Hi, I've been struggling with this issue for a couple weeks now, with about one BSOD a day. It's usually the same BSOD, or a game will crash to a black screen before coming back with visual glitches in the corner and clusters of offcolor pixels. The GPU usage lights on my Vega Card will go dead to show that the card shut down. I have a couple dmp logs, but only 2 full Memory ones saved because I didn't think to save those individually before. I'm just narrowing it down to a bad PSU or a bad GPU, and looking into RMAing my card soon because I'm pretty frustrated with it.
The card seems to crash under anything that ranges from light to heavy stress, but only in videogames like Apex Legends, Risk of Rain 2, or MTG Arena. It never crashes during extended stress tests with MSI Kombustor for 30min, or Valley Superposition. It was also fine during FireStrike.
The main handful of crashes were Thread Stuck in Device Driver, but I also got one Video TDR Failure and a system service exception when I swapped the sub card in without uninstalling the old drivers, but it's fine now.

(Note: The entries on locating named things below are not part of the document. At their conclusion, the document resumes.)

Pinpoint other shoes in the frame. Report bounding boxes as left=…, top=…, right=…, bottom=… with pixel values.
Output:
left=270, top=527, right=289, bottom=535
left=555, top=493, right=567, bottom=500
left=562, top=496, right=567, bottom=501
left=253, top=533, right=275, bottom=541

What I've done to narrow it down:
-Disabled all CPU/RAM overclocks and put the GPU into the spare BIOS that has a power limit.
-Tried a spare card that's weaker and older (750 Ti) and repeated the same things that seemed to replicate the problem (Loading screens of some games)
-Ran Memtest86 and Prime95 for hours each, with no errors. Also tested GPU memory using MemtestCL and had 0 errors.
I have the dmps available to post but after changing to my old card, it appears to just say dxgkernel by default instead of the atikmpag.sys and atikmdag.sys it said for the modules before. The error codes might still be intact, however.